Make me a match! Dating service links area singles
Before the launch of any life-changing plan, consulting a specialist or professional is often the safest and most effective way to be successful.
So, if you want to find your one true love, the indisputable first step for a layperson-lover is to make an appointment with your local matchmaker. Right?
"Even the most confident people do not feel that they're an expert on dating," said Lanie Delphin, co-founder of Mass Match, a Massachusetts-based dating service. "Most people are not professional daters."
But Delphin and her husband, Bud, are professional matchmakers. Since their own meeting in 1999 through a national dating service, they've been on a mission to provide a personal and private dating service, a usable and effective way to sort through all those fish in the sea.
Similar to eHarmony.com or match.com, Mass Match creates love connections based on compatibility, personality and lifestyle.
"I learn all about them and their story," Delphin said. "I take a lot of factors into account."
Like other social network services, Mass Match examines lifestyle choices, politics, moral values, religion, desire to have children, interests, age and so on to search for compatible people.
Mass Match, however, is for local love. Members are residents of Western Massachusetts, with a few traveling clients from parts of New York, Connecticut, New Hampshire and Vermont.
"(My husband and I) met through a national organization called Socially Concerned Singles," said Delphin, who at the time was commuting from the North Shore in Boston to Western Massachusetts, where Bud Delphin, now her husband and business partner, was living. "We decided to create something that was local for people who feel like a part of the community."
Though Mass Match has a Web site, it is not Internet dating. Rather, the service is comparable to old-fashioned matchmaking, assisted by technology.
"We get a lot of people who are tired of Internet dating," Delphin said. "We operate differently. We're personal, we're private, we're not all over the Internet and I personally make the connections."
Through interviewing and personal coaching with her clients, Delphin, a self-proclaimed Emma Woodhouse of the 21st century, creates matches for them. "Everybody (who joins) wants a relationship; they're all on the same page. My job is to get people to meet with people, to get to know them and to not waste their time," she explained. "My job is to get (my clients) people who make sense for them."
Jerry Posner, of West Stockbridge, was a Mass Matcher who was looking for a perfect fit. "The people didn't have to be perfect, but the fit did," said Posner, who is to be married in October to his Mass Match fiancée, Lynne O'Keefe.
"I wanted to see what was out there," said Posner, a motivational speaker. "I travel a lot in my business and meet a lot of people, but thought it might be better not to date the people that I work with."
His match with O'Keefe was timely, aligning with the release of his book, "Attention Late Bloomers: You're Right on Time."
"My story is a typical 'late-bloomer story' because I was in my 50s and single," he said. "I didn't have any expectations. I just wanted to see if I would meet someone to date or have a relationship with. At the end of my year, I got an e-mail from Lynne."
They've been together for 16 months and Posner "could not be happier."
Mass Match is different from popular Internet dating sites in several ways. First, users do not sort through or search for their own match.
"They meet with me, and I operate as a matchmaker," Delphin said. "They don't have to pick and choose, they don't correspond back and forth. I do the matching, and they quickly set up coffee dates to meet."
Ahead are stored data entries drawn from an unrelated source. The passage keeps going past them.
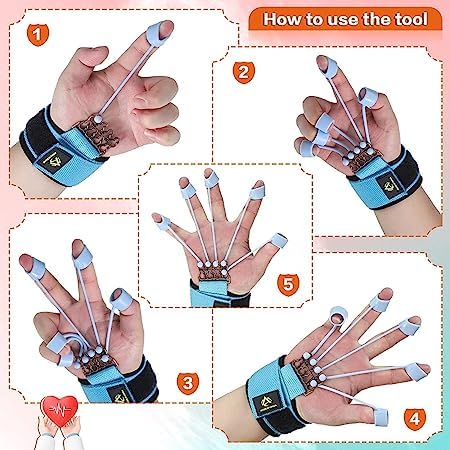 How to use the tool

1

2

5

3

4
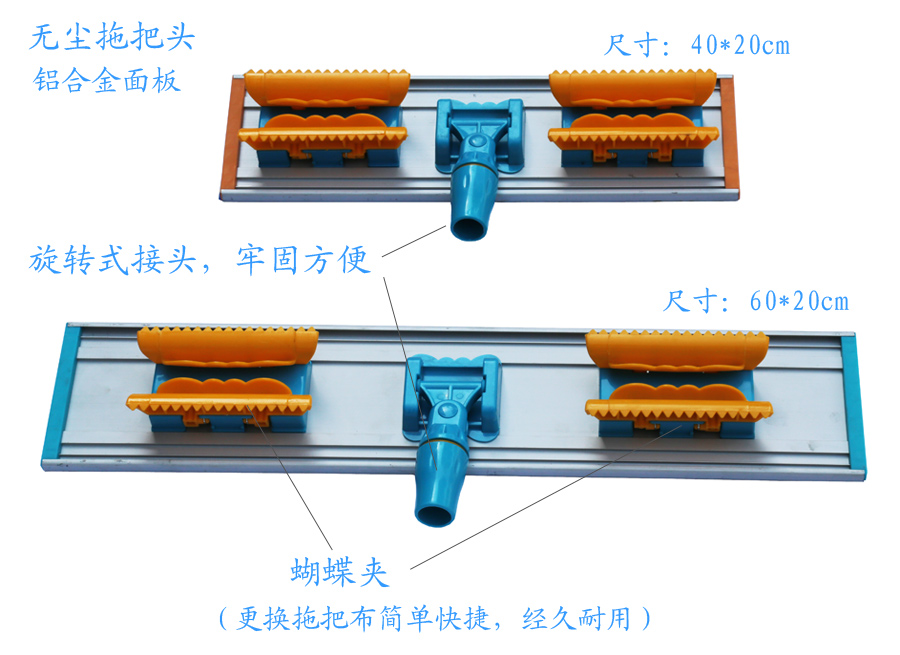 无尘拖把头
铝合金面板

尺寸：40*20cm

旋转式接头，牢固方便

尺寸：60*20cm

蝴蝶夹
（更换拖把布简单快捷，经久耐用）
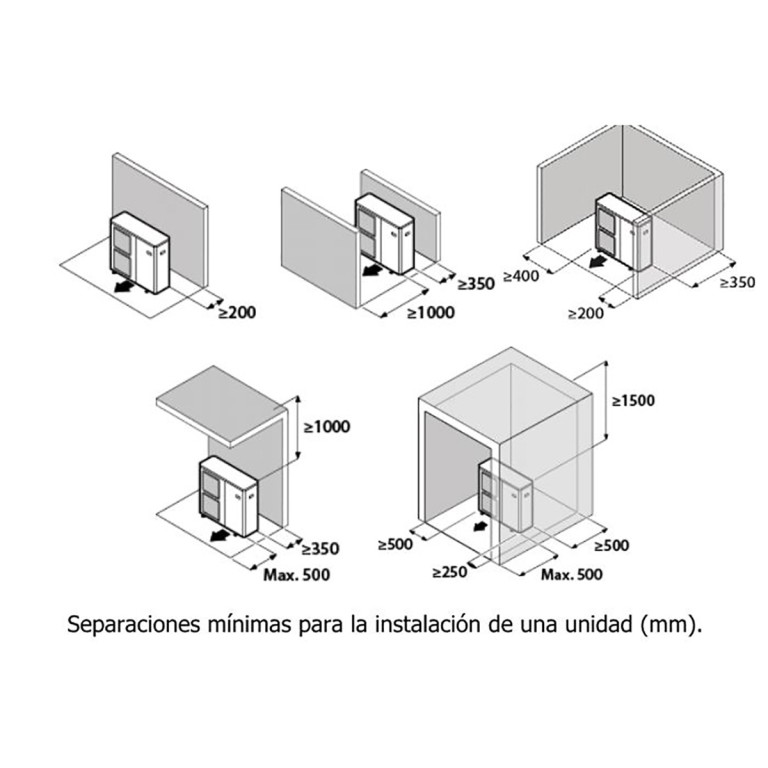 ≥200

≥350

≥1000

≥400

≥350

≥200

≥1000

≥350

Max. 500

≥1500

≥500

≥500

≥250

Max. 500

Separaciones mínimas para la instalación de una unidad (mm).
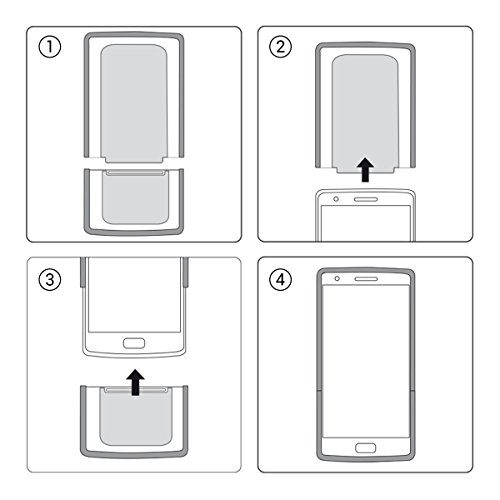 ①

②

③

④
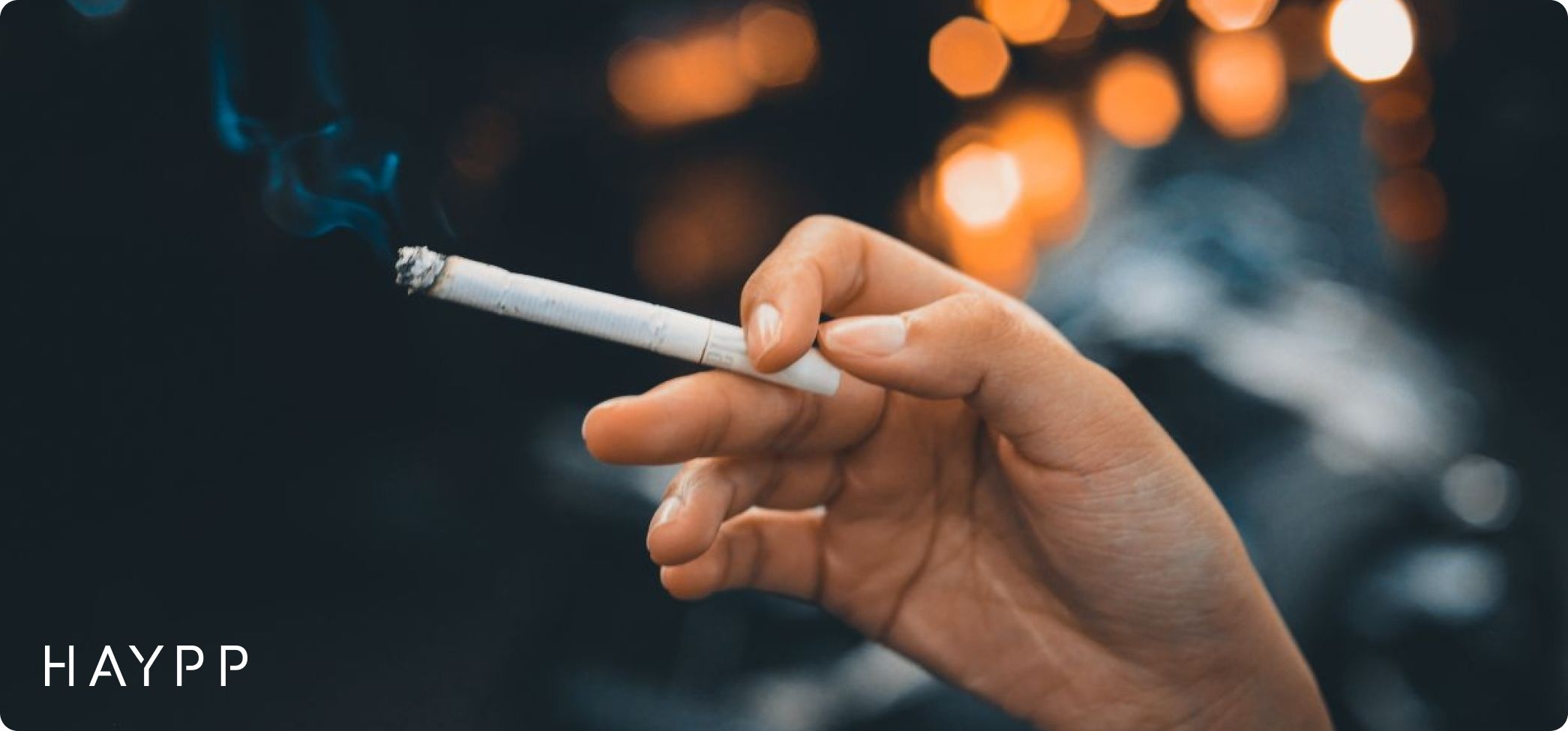 HAYPP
Where match.com and eHarmony.com are computer-based dating networks that create matches through computer algorithms, Mass Match connections are made through Delphin herself.
Clients sign up online, fill out a questionnaire and then meet with Delphin personally before they create their semi-public profile. Users later get a number and a password so they can view the profiles of matches Delphin has chosen for them.
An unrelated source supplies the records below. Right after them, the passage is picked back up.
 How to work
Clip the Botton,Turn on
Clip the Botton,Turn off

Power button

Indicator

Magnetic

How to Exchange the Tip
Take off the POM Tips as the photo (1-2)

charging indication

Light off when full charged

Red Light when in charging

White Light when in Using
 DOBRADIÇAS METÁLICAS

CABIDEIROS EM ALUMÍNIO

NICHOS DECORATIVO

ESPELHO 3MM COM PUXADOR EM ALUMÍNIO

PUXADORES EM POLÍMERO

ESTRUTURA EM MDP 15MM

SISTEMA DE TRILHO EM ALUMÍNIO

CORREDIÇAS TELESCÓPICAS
And, unlike MySpace.com or facebook.com, two of the fastest growning Internet social networks, Match Mass users cannot view or be viewed by strangers.
"Professional people who don't want students or clients or patients to see their personal information do not have to worry," Delphin said.
Mass Match also caters to a small geographic area. eHarmony.com, as of August 2007, has more than 13 million users nationwide, and match.com is the largest global dating site, serving more than 42 million singles around the world.
Since its inception in August 2002, Mass Match has had more than 2,000 clients in Western and Central Massachusetts who range in age from 20 to 80, with most of them between the ages of 30 and 60. Expansion is not an option.
"I meet everyone in Northampton," Delphin said. "I can't imagine expanding because, geographically, it's not the point."
"The overwhelming majority of clients come to sit down and talk with Lanie," said her husband, Bud, who is the director of programs and services at Career Point in Holyoke. He writes for Mass Match and "feels comfortable working with words" rather than people. "It would be a lot for me to say that I'm the 'male matchmaker,' " he said. "I help out occasionally with responses in the mail, the male point of view and talking Lanie through relationship questions. She is their support system, and she invests in their life."
"Most people can meet someone but to meet just the right person is really, really hard," Delphin said. "One person may find them uninteresting and the next may find them fascinating. We work to make matches that make sense."